Requests per second (rps) spawned by jmeter averaging 10 rps: Requests per second (rps) spawned by jmeter averaging 10 rps

Response times in the corresponding timeframe at 10rps: Response times in the corresponding timeframe at 10rps

CPU load in the corresponding timeframe at 10rps: CPU load in the corresponding timeframe at 10rps

Requests per second (rps) spawned by jmeter averaging 20 rps: Requests per second (rps) spawned by jmeter averaging 20 rps

Response times in the corresponding timeframe at 20rps: Response times in the corresponding timeframe at 20rps

CPU load in the corresponding timeframe at 20rps: CPU load in the corresponding timeframe at 20rps

The same 10rps load-test was also run against all 6 production nodes behind the load-balancer to get an early indication of performance expressed in response times when compared with the new openjpeg solution. The - quite promising - results are reported below.

Comparative load-test firing at production first, proof-of-concept openjpeg version second: Comparative load-test firing at production first, proof-of-concept openjpeg version second

Comparative load-test firing at proof-of-concept openjpeg version first, production second: Comparative load-test firing at proof-of-concept openjpeg version first, production second

As can be observed in these numbers, the jvm's garbage collection strategy in the production environment might be suboptimal under considerable load as compared to the jvm's in the proof-of-concept environment.

Stress test

A stress test was run against both the new openjpeg environment and a single node of the original solution with the same memory settings (12GB OS memory / 2x 4GB JVM) and 4 CPUs. The only difference was a load-balancer proxying traffic to the single node of the old solution, due to security restrictions on the server running the old software.

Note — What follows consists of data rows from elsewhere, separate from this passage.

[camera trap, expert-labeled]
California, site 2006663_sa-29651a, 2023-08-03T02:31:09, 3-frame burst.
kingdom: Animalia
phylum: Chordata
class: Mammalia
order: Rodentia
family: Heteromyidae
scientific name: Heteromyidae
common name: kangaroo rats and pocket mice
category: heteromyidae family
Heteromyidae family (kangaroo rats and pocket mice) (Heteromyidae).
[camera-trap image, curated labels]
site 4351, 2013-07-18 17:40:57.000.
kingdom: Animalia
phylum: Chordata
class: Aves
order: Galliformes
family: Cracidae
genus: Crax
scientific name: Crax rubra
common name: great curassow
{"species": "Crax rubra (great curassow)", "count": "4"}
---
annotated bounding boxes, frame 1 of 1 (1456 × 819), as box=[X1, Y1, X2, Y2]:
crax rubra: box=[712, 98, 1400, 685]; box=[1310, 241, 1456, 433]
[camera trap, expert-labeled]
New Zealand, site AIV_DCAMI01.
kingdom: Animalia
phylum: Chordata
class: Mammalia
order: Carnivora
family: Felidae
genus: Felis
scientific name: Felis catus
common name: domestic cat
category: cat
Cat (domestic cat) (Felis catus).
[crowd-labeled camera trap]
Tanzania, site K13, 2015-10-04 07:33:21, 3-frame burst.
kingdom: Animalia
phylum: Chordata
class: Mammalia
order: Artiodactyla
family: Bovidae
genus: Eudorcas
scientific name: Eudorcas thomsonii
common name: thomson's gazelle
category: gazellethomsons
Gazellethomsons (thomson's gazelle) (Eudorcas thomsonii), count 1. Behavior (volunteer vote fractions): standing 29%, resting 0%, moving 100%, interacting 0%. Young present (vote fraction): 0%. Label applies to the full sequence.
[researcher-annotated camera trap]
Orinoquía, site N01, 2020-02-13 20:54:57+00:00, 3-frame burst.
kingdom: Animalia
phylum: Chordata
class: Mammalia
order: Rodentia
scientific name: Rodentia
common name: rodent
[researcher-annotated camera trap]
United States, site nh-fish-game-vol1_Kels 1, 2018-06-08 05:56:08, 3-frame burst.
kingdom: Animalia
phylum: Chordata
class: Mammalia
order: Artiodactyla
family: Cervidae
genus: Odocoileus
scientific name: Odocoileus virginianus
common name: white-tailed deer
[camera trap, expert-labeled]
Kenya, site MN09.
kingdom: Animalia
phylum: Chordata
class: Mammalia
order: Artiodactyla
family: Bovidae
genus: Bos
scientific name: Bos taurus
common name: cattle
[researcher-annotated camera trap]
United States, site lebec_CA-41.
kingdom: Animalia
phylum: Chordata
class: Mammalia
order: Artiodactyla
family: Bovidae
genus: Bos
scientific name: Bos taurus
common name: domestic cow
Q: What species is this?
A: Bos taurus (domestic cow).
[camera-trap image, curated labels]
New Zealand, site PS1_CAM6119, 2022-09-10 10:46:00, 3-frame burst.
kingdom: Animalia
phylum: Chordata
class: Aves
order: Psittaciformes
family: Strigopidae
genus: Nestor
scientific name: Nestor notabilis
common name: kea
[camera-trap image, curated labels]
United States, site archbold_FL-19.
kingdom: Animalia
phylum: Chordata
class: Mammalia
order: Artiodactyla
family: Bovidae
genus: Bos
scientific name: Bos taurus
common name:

RPS used in the 2:30 minute time window: RPS used in the 2:30 minute time window

Response times of the new openjpeg solution. Response times start to dramatically rise at the 1:30 minute threshold (at the start of the 30rps ramp): Response times of the new openjpeg solution

Response times of the original solution. In this case the response times start showing very erratic pattern at the same 1:30 minute threshold due to connection failures reported by the load-balancer, as seen in the following image: Response times of the original solution

Protective influence of the load-balancer refusing connections at heavy loads: load-balancer refusing connections at heavy loads

Qualitative comparisons

Qualitative comparisons were run using imagemagick pixel-to-pixel comparison. In a next step, the image pairs that gave the highest divergence were compared visually. Even with those few pairs where the viewers claimed that minor qualitive differences were visible, it was not possible to agree on which decoder had produced the best image quality. Some pairs could not be compared using imagemagick because the images had a one pixel difference in height or width. Most likely, this deviation was not caused by errors in the image decoders but by minor rounding or truncating differences in the calling code in cases where a scaling factor had to be translated to an absolute width and height.

Conclusion

All tests indicate that the openjpeg decoder alternative stays within our acceptance criteria, as performance is comparable to our production environment.

Based on that we are ready to continue with chain integration testing and testing behind a load-balancer in test- and staging-environments.